## Aim
Rewrite the records from the line holding "What is the approximate" through the end of the records, inclusive, swapping "car tire" for "wheel rim" and keeping all else unchanged.

[Records]
● ● ● ●
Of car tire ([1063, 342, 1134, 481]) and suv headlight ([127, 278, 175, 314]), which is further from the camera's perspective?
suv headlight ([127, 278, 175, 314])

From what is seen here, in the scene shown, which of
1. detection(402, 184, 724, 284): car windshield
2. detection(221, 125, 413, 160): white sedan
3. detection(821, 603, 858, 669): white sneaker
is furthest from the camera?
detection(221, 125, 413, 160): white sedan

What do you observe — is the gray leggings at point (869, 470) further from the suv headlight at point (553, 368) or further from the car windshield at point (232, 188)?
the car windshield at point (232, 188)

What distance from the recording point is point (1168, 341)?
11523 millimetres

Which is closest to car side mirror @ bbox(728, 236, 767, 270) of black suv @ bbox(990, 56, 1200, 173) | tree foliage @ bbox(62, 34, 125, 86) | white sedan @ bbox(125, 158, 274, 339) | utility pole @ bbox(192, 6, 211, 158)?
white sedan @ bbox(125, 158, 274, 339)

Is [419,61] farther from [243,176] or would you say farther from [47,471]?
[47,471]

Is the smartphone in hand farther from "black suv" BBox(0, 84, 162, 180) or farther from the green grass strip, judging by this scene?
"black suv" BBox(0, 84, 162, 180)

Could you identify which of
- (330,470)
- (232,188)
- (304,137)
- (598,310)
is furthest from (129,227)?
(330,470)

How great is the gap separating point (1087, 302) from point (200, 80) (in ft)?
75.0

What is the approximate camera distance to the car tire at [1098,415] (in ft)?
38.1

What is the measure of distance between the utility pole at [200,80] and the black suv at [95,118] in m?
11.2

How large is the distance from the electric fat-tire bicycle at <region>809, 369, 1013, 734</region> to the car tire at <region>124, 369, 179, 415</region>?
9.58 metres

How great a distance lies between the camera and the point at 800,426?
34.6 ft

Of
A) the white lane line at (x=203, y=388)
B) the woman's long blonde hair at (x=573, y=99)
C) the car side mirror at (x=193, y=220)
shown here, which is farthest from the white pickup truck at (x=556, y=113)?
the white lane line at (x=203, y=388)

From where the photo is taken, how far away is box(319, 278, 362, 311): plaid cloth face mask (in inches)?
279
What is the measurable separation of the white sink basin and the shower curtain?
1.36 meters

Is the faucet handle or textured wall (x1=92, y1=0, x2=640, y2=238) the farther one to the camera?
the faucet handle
● ● ● ●
## Exercise output
What is the approximate camera distance to the wheel rim at [1098,415] (in ft)?
38.1

What is the measure of distance between the utility pole at [200,80] and the black suv at [95,118] in m?
11.2

How large is the distance from the electric fat-tire bicycle at <region>809, 369, 1013, 734</region> to the wheel rim at <region>124, 369, 179, 415</region>?
9.58 metres

How great a distance lies between the camera and the point at 800,426?
34.6 ft

Of
A) the white lane line at (x=203, y=388)
B) the woman's long blonde hair at (x=573, y=99)
C) the car side mirror at (x=193, y=220)
shown here, which is farthest from the white pickup truck at (x=556, y=113)?
the white lane line at (x=203, y=388)

From where the photo is taken, how far away is box(319, 278, 362, 311): plaid cloth face mask (in inches)?
279
What is the measurable separation of the white sink basin and the shower curtain?
1.36 meters

Is the faucet handle or textured wall (x1=92, y1=0, x2=640, y2=238) the farther one to the camera?
the faucet handle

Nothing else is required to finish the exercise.